| PROBLEM DESCRIPTION |
Print exactly the lines that run from the one containing "Top view of" to the final line of the data, both included, and print none of the pictures.

| DATASET SECTION |

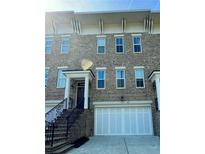 Charming brick townhome with a two car garage and classic architectural details at 1194 John Collier Rd, Atlanta, GA 30318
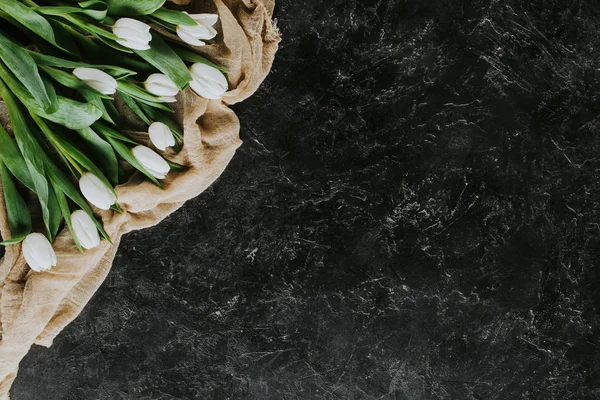 Top view of white tulip flowers on tablecloth on black surface — Stock Photo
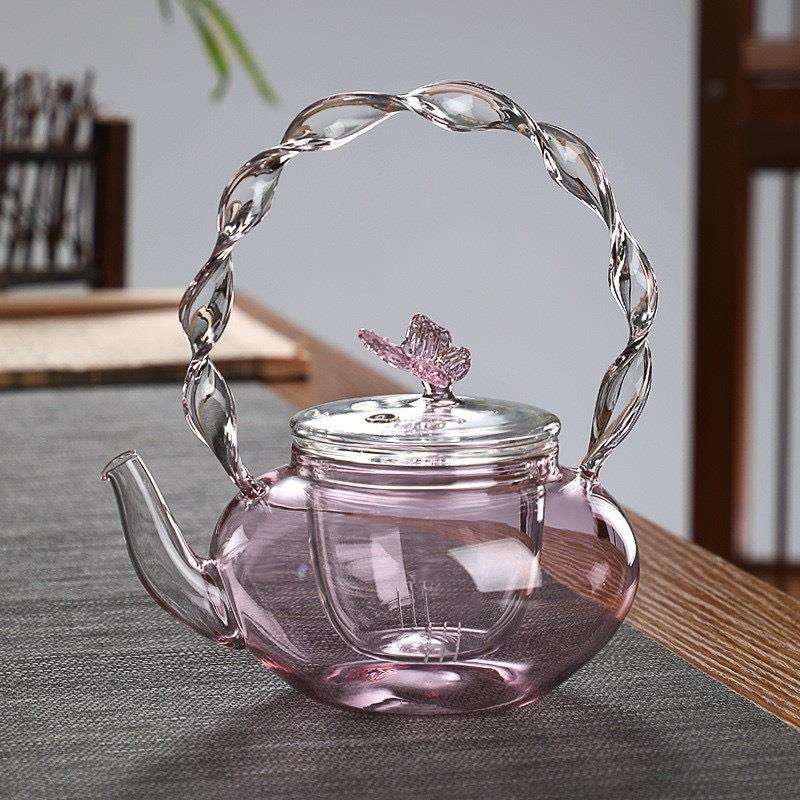 粉色扭扭把壶厂家供应高硼硅玻璃提梁茶壶电陶炉加热蝴蝶壶茶具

| ANSWER FOR THE TASK |
 Top view of white tulip flowers on tablecloth on black surface — Stock Photo
 粉色扭扭把壶厂家供应高硼硅玻璃提梁茶壶电陶炉加热蝴蝶壶茶具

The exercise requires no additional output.